On était à deux doigts de refaire la vanne du « meilleur film de l’année ? » dans le titre, mais finalement on a trouvé que curieux était un objectif plus approprié à Sale temps à l’hôtel El Royale. Ce qui n’enlève rien à sa qualité.
Le talent pour la déconstruction de Drew Goddard nous fascine depuis sa première réalisation – l’excellent La Cabane dans les Bois – et en tant que scénariste, on n’en parle même pas. C’est donc bien la curiosité (encore ce mot !) qui nous aura poussé à aller voir Sale Temps à l’hôtel El Royale, ne sachant absolument pas à quelle sauce Dewey nous mangerait.
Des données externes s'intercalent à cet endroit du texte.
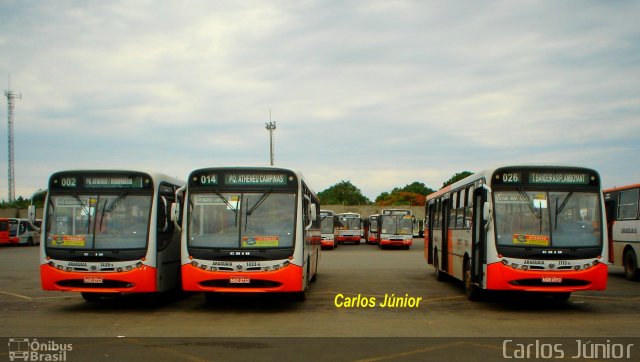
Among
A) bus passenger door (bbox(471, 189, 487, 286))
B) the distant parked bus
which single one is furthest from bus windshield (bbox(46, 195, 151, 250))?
the distant parked bus

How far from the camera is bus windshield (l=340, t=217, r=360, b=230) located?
5541cm

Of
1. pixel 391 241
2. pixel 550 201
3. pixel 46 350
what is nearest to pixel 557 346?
pixel 550 201

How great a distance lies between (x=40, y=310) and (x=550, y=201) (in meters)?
10.6

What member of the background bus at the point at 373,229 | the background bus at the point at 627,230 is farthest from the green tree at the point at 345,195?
the background bus at the point at 627,230

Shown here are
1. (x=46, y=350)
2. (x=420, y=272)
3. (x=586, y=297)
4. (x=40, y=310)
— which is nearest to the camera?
(x=46, y=350)

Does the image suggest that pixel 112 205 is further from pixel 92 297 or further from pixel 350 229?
pixel 350 229

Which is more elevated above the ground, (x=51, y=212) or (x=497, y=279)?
(x=51, y=212)

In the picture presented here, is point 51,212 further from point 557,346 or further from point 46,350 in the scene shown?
point 557,346

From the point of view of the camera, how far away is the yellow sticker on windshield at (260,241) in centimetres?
1272

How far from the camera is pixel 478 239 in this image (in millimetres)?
13883

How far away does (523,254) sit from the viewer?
500 inches

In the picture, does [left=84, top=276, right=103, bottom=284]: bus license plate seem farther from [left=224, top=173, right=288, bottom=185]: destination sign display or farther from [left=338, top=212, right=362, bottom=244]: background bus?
[left=338, top=212, right=362, bottom=244]: background bus

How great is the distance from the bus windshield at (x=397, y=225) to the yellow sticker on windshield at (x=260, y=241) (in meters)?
33.4

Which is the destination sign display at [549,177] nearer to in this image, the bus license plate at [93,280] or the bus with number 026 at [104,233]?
the bus with number 026 at [104,233]
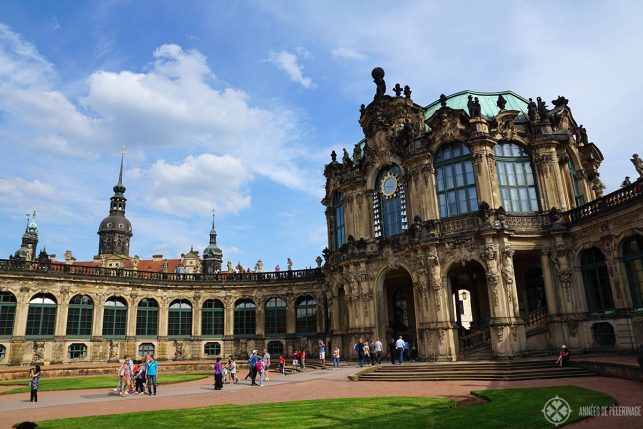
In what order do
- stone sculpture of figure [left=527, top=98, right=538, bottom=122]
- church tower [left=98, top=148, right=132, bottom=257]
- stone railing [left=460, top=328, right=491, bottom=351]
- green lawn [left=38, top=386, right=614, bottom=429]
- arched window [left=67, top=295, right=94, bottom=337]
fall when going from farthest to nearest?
church tower [left=98, top=148, right=132, bottom=257]
arched window [left=67, top=295, right=94, bottom=337]
stone sculpture of figure [left=527, top=98, right=538, bottom=122]
stone railing [left=460, top=328, right=491, bottom=351]
green lawn [left=38, top=386, right=614, bottom=429]

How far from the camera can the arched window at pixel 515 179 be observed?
31.6 meters

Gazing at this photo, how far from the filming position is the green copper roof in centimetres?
3536

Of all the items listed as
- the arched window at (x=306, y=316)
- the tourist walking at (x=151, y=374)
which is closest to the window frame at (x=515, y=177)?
the tourist walking at (x=151, y=374)

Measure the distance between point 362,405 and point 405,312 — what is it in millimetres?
24649

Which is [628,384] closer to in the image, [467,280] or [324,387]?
[324,387]

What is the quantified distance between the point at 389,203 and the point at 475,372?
1551 cm

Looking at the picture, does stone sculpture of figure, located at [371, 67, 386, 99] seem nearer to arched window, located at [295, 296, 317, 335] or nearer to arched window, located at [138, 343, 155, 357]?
arched window, located at [295, 296, 317, 335]

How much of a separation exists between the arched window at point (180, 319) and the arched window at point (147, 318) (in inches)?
53.8

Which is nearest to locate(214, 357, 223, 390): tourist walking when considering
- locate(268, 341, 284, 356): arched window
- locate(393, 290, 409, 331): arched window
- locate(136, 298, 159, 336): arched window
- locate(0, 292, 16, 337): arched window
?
locate(393, 290, 409, 331): arched window

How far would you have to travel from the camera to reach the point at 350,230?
3800 centimetres

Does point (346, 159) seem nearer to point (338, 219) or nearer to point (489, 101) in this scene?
point (338, 219)

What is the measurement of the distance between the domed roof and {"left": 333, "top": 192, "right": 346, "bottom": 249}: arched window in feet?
262

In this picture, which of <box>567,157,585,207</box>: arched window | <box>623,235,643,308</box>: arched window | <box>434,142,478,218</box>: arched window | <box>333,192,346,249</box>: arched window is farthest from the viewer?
<box>333,192,346,249</box>: arched window

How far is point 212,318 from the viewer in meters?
49.8
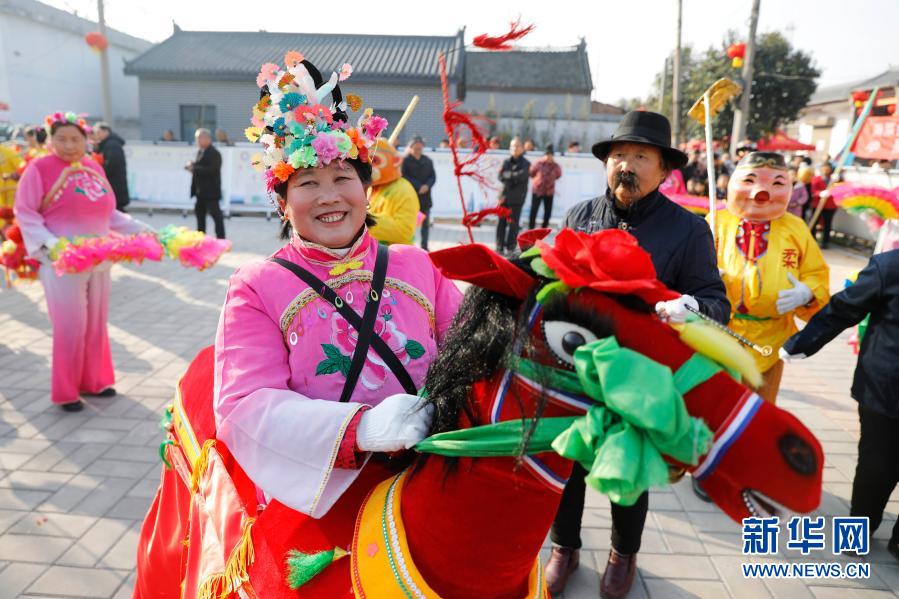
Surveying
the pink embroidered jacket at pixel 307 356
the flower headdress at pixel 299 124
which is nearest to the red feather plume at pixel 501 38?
the flower headdress at pixel 299 124

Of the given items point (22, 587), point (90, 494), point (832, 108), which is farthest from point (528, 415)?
point (832, 108)

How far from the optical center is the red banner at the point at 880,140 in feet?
18.8

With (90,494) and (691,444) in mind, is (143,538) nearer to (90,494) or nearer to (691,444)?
(90,494)

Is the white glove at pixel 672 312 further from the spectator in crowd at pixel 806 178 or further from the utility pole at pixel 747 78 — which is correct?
the utility pole at pixel 747 78

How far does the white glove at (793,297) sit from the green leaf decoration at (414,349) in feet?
7.78

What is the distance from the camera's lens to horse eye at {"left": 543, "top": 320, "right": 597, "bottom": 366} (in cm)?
106

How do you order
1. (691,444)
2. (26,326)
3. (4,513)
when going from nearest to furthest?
(691,444)
(4,513)
(26,326)

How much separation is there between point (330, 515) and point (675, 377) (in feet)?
3.14

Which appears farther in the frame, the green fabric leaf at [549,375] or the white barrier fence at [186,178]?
the white barrier fence at [186,178]

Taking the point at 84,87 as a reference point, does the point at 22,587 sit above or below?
below

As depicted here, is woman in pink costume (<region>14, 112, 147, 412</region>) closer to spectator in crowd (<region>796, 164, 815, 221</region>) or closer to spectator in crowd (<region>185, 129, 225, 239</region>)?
spectator in crowd (<region>185, 129, 225, 239</region>)

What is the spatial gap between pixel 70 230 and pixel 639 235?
3.81 m

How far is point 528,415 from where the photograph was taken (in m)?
1.11

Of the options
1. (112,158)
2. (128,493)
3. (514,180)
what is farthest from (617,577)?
(112,158)
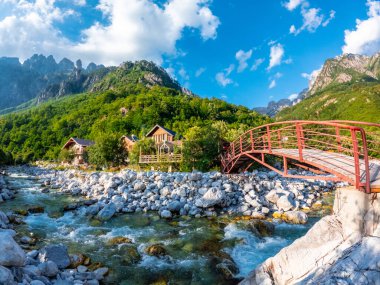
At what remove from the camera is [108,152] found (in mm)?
38781

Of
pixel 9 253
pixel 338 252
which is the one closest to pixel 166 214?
pixel 9 253

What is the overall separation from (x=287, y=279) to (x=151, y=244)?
6.37 m

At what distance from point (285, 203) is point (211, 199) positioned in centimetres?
461

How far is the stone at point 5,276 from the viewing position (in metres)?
5.59

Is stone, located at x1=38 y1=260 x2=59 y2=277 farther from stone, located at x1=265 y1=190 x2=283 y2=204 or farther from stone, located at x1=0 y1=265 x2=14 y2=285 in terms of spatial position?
stone, located at x1=265 y1=190 x2=283 y2=204

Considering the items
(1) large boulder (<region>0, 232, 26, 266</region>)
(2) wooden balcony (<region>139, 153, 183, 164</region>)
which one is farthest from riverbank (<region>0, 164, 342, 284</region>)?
(2) wooden balcony (<region>139, 153, 183, 164</region>)

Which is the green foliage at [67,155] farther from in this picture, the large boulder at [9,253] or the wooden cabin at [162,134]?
the large boulder at [9,253]

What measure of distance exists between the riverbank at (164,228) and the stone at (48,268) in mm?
216

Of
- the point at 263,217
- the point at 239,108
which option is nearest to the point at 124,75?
the point at 239,108

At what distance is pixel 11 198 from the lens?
63.8ft

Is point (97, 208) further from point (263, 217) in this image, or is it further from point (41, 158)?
point (41, 158)

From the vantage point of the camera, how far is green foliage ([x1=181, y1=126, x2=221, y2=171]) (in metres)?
27.2

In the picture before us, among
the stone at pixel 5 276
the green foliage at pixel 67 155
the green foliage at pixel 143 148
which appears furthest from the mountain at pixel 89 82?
the stone at pixel 5 276

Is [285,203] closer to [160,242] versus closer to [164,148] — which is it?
[160,242]
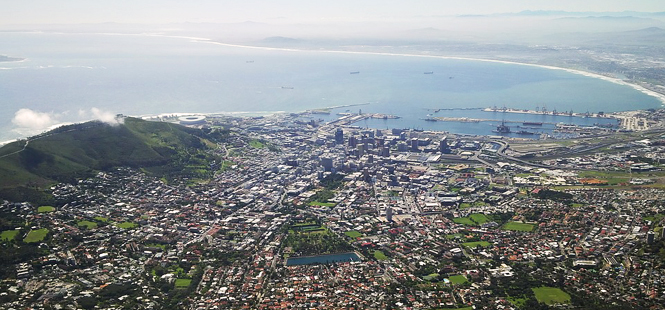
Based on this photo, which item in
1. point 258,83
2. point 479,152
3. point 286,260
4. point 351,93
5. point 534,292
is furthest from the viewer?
point 258,83

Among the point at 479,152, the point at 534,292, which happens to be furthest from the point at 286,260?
the point at 479,152

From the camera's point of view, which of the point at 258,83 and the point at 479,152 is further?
the point at 258,83

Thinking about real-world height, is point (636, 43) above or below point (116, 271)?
above

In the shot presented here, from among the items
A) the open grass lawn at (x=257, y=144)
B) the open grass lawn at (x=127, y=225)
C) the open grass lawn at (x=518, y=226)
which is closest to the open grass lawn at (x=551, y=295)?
the open grass lawn at (x=518, y=226)

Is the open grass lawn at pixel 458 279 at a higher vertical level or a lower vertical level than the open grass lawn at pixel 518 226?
lower

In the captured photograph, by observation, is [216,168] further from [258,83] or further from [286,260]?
[258,83]

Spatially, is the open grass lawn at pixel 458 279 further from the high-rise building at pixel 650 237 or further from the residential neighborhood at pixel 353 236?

Sur bien des points, le film représente le paroxysme du style du bonhomme tant il s’amuse à faire ce qu’il sait faire de mieux : bousculer nos attentes. À l’image de son introduction, le réalisateur nous manipulera tout du long en nous servant des scènes d’une incroyable banalité avant d’attirer notre attention sur un détail troublant, et conclure violemment. Son style possède ce quelque chose de tarantinesque, mais alors qu’on se demande constamment si le long-métrage tombera dans la folie exutoire, Goddard lui préfère une réalité bien plus cruelle.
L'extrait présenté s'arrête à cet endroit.